I love dogs's picture

It felt so impersonal. Despite how I may have portrayed myself here, I have never treated SD badly. I never ignore her when she's over, just give her space. I thanked her yesterday and this morning for her gift and braided her hair for church. We got our nails done with my sister. We got breakfast burritos and said bye to my mom this morning. We may go to sushi later for my sister's birthday before BM gets off and picks her up. I am never bad to SD. But an unsigned card not even put in the envelope felt so.. Thougtless?
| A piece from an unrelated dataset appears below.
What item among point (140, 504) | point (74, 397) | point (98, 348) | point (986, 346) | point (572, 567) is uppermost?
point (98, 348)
DH said it was the thought that counts so I keep telling myself that.

ndc's picture

Your DH is an idiot if he said it's the thought that counts in this situation.  Because while you got a physical item, there was no thought put into it by SD.  SMH.  Your SD figured out a way to ruin a mother's day card, but frankly, I can't imagine you really care.

I am fortunate enough to have young skids with whom I have a good relationship.  It's BM's weekend, but she brought the girls by our house today to give me a card and a present.  Being appreciated goes a long way and because I am appreciated I'm willing to do a lot for the skids.  Sadly, I think that's missing in your relationship with your SD, and forced gifts or cards don't make one feel appreciated.

 

Disneyfan's picture

I don't think it's FORCING as much as it is TEACHING.  When my son was growing, you I had him get gifts for both his father and stepmom.  
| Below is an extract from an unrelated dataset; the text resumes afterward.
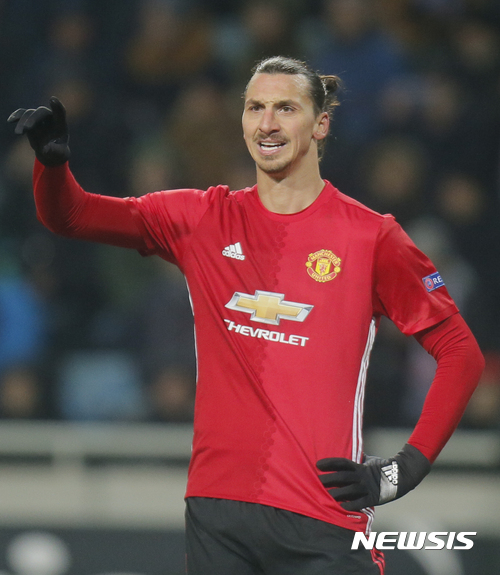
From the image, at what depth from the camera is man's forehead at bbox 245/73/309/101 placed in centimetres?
282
At first I paid for all of the gifts.  Once he started receiving an allowance, I would contribute to what he saved.  None of this was done to FORCE him into acknowledging others.  It was done to teach him that gifting is a two way street.

Did he goof from time to time on the gift giving?  Hell yeah, I have received a few when he was a kid that made me say WTH.  But those misses(and hits) taught him lessons about giving.  He always calls and sends his dad and SM gifts on their birthdays, Christmas and Mother's/Father's Day.

 

 

 

twoviewpoints's picture

Your DH could have always helped his oldest daughter or at least checked and viewed pre-presenting the card that she had something to give . It's not BM's or GBM's fault her father, your DH, didn't help and/or encourage her. I assume he did something for you in the way of your new baby and Mother's Day. 

Livingoutloud's picture

This kid is raised by losers so she has not been taught how to give presents. It’s her parents responsibility. When your DH got his gift for you for mother’s day, he had to also guide SD in her gift giving. He was hands off as always. Do take it up with him. 

Siemprematahari's picture

You are a glutton for punishment! She gives you her @ss to kiss and you still persist with taking her out for mani/pedi's and getting something to eat. Why do you put yourself out there KNOWING she doesn't give a sh!t about you??? You bring this on yourself with expectations from a child that uses you.